Les jeunes devraient être accueillis dans des CAES (centres d’accueil et d’examen des situations) dans le 18e, le 19e arrondissement de Paris, à Sarcelles, à Clichy, entre autres lieux. « Normalement, il y aura assez de places pour tout le monde, selon les informations que j’ai reçues de la région », assure Léa Filoche, adjointe à la Mairie de Paris, en charge des Solidarités, qui a fait le déplacement pour assister au dénouement d’une situation « qui a trop duré ».

Ancien adjoint d’Anne Hidalgo en charge du logement et aujourd’hui sénateur, Ian Brossat a également salué l’évacuation du campement. « Cette situation était indigne », assure-t-il sur son compte X (anciennement Twitter).

L’immense majorité de ces jeunes, originaires d’Afrique de l’Ouest, était en errance depuis de nombreux mois. Beaucoup ont vécu sur les trottoirs de la capitale, puis dans l’école désaffectée du 16e arrondissement pendant plusieurs semaines au printemps. Mais le lieu a fermé en juin à cause de sa surpopulation.

Une fermeture qui a contraint des centaines de jeunes à retrouver la rue.
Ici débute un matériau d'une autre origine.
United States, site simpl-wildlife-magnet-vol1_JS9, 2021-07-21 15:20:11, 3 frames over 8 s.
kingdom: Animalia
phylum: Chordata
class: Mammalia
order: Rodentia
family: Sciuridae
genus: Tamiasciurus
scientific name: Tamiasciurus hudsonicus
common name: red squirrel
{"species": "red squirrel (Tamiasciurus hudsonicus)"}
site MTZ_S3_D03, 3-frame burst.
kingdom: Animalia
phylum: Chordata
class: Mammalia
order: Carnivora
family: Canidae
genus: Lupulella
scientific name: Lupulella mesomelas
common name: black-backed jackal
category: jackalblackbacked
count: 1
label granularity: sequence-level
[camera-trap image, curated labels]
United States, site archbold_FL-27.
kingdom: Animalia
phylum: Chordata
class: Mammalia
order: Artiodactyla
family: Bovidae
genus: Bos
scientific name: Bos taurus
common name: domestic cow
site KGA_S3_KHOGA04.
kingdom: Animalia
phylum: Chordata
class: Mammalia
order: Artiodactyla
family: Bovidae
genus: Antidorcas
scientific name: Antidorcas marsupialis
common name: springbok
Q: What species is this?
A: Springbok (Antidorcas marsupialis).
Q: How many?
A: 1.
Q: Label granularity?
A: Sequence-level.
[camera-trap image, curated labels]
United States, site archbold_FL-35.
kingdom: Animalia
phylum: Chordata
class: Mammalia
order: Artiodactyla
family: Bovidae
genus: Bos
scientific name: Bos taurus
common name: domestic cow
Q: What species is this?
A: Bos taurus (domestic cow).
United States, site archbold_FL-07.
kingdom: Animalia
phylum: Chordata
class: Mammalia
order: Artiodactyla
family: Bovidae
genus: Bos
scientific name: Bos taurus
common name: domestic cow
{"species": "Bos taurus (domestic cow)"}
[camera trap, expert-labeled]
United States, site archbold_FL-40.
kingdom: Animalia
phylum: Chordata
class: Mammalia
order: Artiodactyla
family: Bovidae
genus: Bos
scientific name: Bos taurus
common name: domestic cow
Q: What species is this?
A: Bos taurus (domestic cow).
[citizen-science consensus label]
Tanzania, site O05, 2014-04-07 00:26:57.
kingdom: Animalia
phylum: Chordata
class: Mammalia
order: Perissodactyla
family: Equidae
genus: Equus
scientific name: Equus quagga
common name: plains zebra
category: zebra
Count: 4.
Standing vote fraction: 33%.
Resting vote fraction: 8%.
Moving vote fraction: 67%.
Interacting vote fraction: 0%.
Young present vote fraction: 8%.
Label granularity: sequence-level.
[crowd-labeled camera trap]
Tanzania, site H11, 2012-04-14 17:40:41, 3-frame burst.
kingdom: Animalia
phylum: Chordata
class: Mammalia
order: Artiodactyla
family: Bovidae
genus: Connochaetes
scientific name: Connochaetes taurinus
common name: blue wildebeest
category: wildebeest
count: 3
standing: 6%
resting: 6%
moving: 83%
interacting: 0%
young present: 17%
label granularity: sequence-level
Après un sit-in éclair sur le parvis du Conseil d’État, les jeunes étrangers ont une nouvelle fois dû trouver un nouvel endroit où dormir : le parc de Belleville, pendant quatre « longs » mois.

« Ils sont à bout »
« J’espère que tout ça, c’est fini, on veut juste dormir avec dignité et faire reconnaître notre minorité », confie Amadou, le jeune guinéen – perdu de vue dans la cohue de 8h.

Vers 9h, devant l’un des bus qui stationnent à l’entrée du parc, Christopher, un jeune congolais, qui est sorti du parc dans les derniers, ne cache pas sa joie. « Je vais quitter le froid », sourit-il en tenant, dans sa main gauche, un grand sac de courses Franprix duquel dépasse une couette blanche et, dans sa main droite, une valise à roulettes.

« C’était un peu difficile », souligne-t-il pudiquement après avoir passé trois mois dans le parc. À ses côtés, d’autres jeunes cachent leurs visages. Ils refusent d’être filmés ou pris en photos par les journalistes. « Je ne veux pas que ma famille me voit comme ça », lâche l’un d’eux en baissant sa tête.

« Il faut comprendre que ces jeunes sont à bout », continue Yann Manzi. « Ils ont été chassés dans toutes les rues de Paris. Cette mise à l’abri est saluée, bien sûr. Mais on espère que cette opération ne sera pas suivie d’une remise à la rue comme on a pu le voir toutes ces années. Ce jeu incessant de ‘mise à l’abri’-‘mise à la rue’, on espère que c’est fini ».

Selon Utopia 56, à la fin de l’opération, jeudi matin, une quarantaine de jeunes n’ont pas pu monter dans les bus et ont été dispersés par la police.